PMA induced K562 cells differentiation reduced the activity of respiratory chain complex IV.
(A) K562 cells were incubated with 5 nM PMA and harvested at 12 h, 24 h and 72 h respectively. Isolated mitochondria from these cells were solubilised with 1% dodecyl-maltoside (DM) before subjecting the samples to hrCN-PAGE. After electrophoresis, gels were incubated with in-gel catalytic activity assay buffers. Each lane was loaded with 100 µg protein. (B) K562 cells were incubated with 5 nM PMA and harvested at 12 h, 24 h and 72 h respectively. The activity of the complex IV activity was detected by spectrophotometric measurement method. Data were shown as mean ± SD of three independent experiments, *p≤0.05, **p≤0.001. (C) K562 cells were incubated with 5 nM PMA for the indicated time. Mitochondrial extracts were prepared and subjected to SDS-PAGE followed by immunoblotting with antibodies indicated. (D) Mitochondrial extracts were prepared and subjected to Blue Native gel subsequently processed by immunoblotting to analyze the levels of the four subunits (COX1, COX3, COX5A and COX6B1) of complex IV. The arrows represented the complex of interest. Blots were representative of three separate experiments.
Figure 4.
Stability of mitochondrial membrane potential promoted the PMA-induced K562 cell differentiation.

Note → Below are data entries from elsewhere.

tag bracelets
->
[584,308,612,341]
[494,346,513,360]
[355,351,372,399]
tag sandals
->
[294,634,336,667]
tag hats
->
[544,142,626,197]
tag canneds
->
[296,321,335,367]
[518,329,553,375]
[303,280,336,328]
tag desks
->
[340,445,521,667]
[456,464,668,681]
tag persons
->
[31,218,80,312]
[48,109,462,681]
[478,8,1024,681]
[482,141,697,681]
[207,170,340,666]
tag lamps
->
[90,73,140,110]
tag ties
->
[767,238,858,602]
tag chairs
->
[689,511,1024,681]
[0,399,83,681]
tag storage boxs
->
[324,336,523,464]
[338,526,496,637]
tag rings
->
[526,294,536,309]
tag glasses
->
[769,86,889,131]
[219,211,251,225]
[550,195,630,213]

(A) K562 cells were pre-treated with different doses of CsA for 6 h. After the supernatant was replaced by fresh medium without CsA, cells differentiation was induced by 5 nM PMA for 72 h. The mitochondrial membrane potential (JC-1 staining) was determined by flow cytometry analysis. (B) K562 cells were pre-treated with 5 µM CsA for 6 h, and then induced by 5 nM PMA and harvested at 12 h, 24 h and 72 h respectively. Mitochondrial membrane potential (JC-1 staining) was determined by flow cytometry analysis. (C & D) After pre-treatment by 5 µM CsA, K562 cells were induced using 2 nM or 5 nM PMA for 72 h, expression of CD41 and CD61was determined by flow cytometry analysis. All graphics represented means ± SD obtained from three independent experiments, *p≤0.05, **p≤0.001.
Figure 6.
Inhibition of respiratory chain complex IV activity decreased mitochondrial membrane potential.

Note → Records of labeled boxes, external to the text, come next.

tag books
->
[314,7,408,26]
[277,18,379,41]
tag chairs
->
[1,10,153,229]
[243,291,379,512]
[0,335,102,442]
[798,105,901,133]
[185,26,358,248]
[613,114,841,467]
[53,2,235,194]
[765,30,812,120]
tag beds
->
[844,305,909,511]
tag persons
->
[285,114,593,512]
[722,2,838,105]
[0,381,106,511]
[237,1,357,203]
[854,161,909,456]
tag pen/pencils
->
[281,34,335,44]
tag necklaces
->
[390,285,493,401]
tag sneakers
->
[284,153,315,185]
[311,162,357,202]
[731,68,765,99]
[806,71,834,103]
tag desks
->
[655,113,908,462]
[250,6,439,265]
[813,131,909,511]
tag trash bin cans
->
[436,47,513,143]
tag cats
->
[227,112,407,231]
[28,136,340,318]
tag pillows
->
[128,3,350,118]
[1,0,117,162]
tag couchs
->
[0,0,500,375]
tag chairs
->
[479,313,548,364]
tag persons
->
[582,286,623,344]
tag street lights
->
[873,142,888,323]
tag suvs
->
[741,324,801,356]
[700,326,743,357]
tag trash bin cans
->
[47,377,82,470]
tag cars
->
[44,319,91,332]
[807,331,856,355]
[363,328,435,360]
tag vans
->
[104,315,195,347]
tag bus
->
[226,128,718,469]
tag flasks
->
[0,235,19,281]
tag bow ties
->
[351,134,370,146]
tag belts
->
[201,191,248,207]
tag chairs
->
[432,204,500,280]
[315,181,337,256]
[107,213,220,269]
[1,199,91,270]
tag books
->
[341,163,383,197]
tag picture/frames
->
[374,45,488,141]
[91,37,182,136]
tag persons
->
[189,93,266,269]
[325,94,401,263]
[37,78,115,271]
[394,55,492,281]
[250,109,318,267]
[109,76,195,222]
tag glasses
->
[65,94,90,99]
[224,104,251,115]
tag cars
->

(A) K562 cells were pre-treated with different doses of SA for 3 hour, and then the mitochondrial membrane potential (JC-1 staining) was determined by flow cytometry analysis. (B) K562 cells (3×105 cells/ml) were pre-treated with 5 µM CsA for 6 h and then treated with 5 nM PMA for the indicated time. The mitochondrial protein complexes were separated by hrCN-PAGE gel and then identified by in-gel catalytic activity assay of complex IV. (C & D) K562 cells were pre-treated with the complex IV specific inhibitor SA for 3 h, then cells were induced by 5 nM PMA for 72 h. Expression of CD41 and CD61 was determined by flow cytometry analysis. Data were shown as mean ± SD of three independent experiments, *p≤0.05, **p≤0.001.